Insomma, bisogna inforcare le due ruote quando la primavera sta per diventare estate, quei pochissimi giorni all’anno in cui le stagioni ballano tra di loro e sono ancora indecise su chi dovrà piroettarsene via. Quei due chilometri di strada vanno imboccati al principio del tramonto. Tutte le piante sono in fiore, il profumo è fortissimo e sensuale; migliaia di cicale hanno già iniziato a cantare in modo ipnotizzante; le vibrazioni dei sampietrini contribuiscono all’effetto lisergico; la luce, ancora morbida ma già calda, si incanala perfettamente nel tunnel delle mura antiche, senza accecarci. Qui le parole finiscono. Posso solo provare a descrivere la sensazione: ci si sente leggeri, un po’ intontiti, soddisfatti, appagati – come se il motorino si trasformasse in Pegaso, spiccando il volo. Non si pensa alla giornata di merda avuta, né a quella di merda che verrà. Non si pensa.

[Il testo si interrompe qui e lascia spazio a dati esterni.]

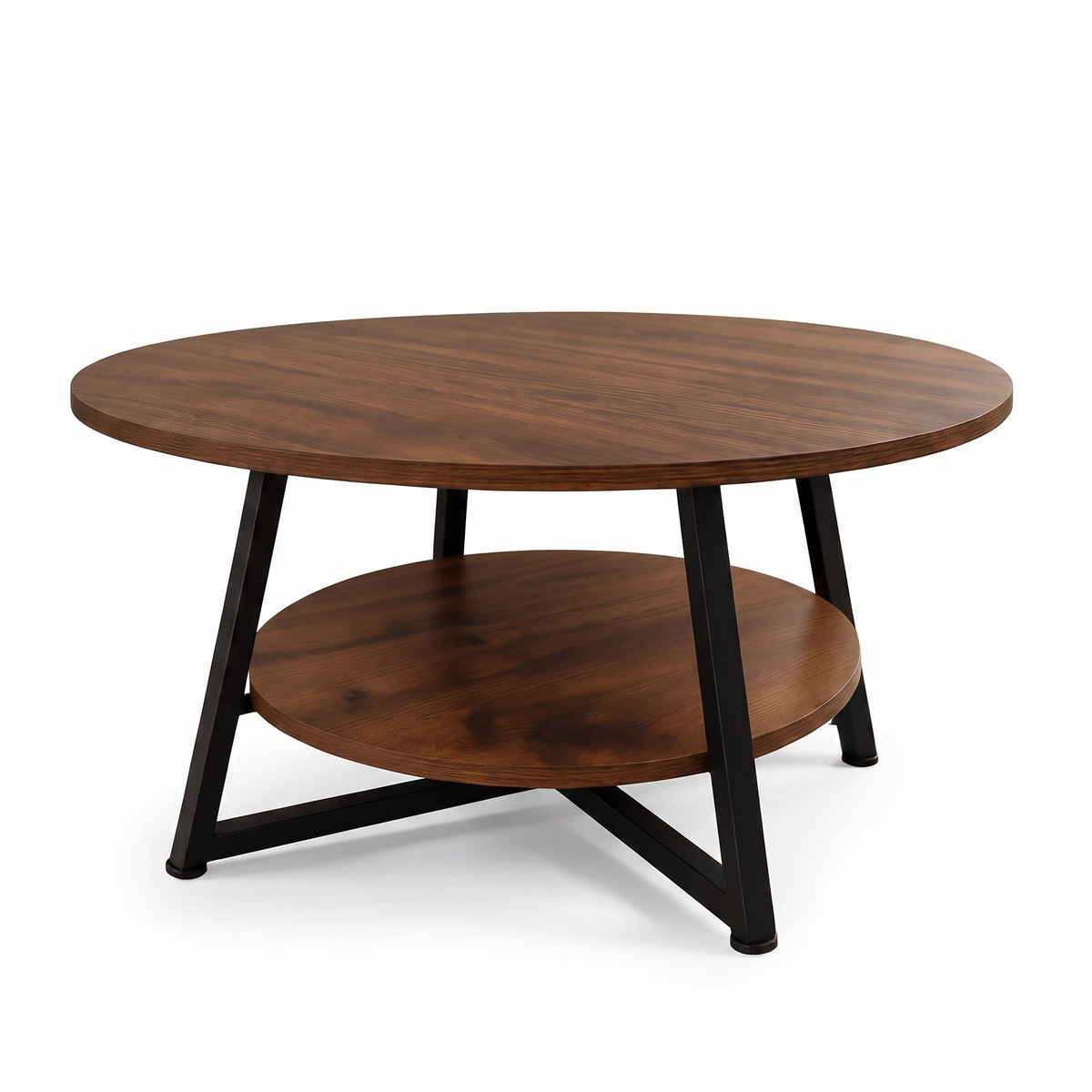 Runa two-tier coffee table - white background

Il tutto dura solo qualche secondo. Secondi in cui il tempo percepito si è squagliato come nei quadri di Dalì: potrebbero essere passati minuti, ore, anni. Quando parlo con gli amici, quando ci confessiamo lo stordimento, lo stress e la depressione che ci causa vivere a Roma, finisco sempre per pensare a quei secondi sull’Appia Antica – al passaggio nascosto tra Roma e Remoria. Provo a spiegarmi, a sottolineare quanto vivere quell’esperienza una volta o più volte all’anno riequilibri qualcosa dentro di me, rimetta in asse le tante Rome in cui è scomposto questo incubo urbanistico. Non ci riesco quasi mai: spesso mi vengono restituiti i sorrisi bonari di chi mi vuole bene ma sta pensando che io sia pazzo o esaurito. Naturalmente non escludo nessuna delle due possibilità. Prima di unirvi al coro però trovate un motorino e provate a percorrere il passaggio tra Roma e Remoria: ci vediamo in cielo in sella la nostro cavallo alato di lamiera.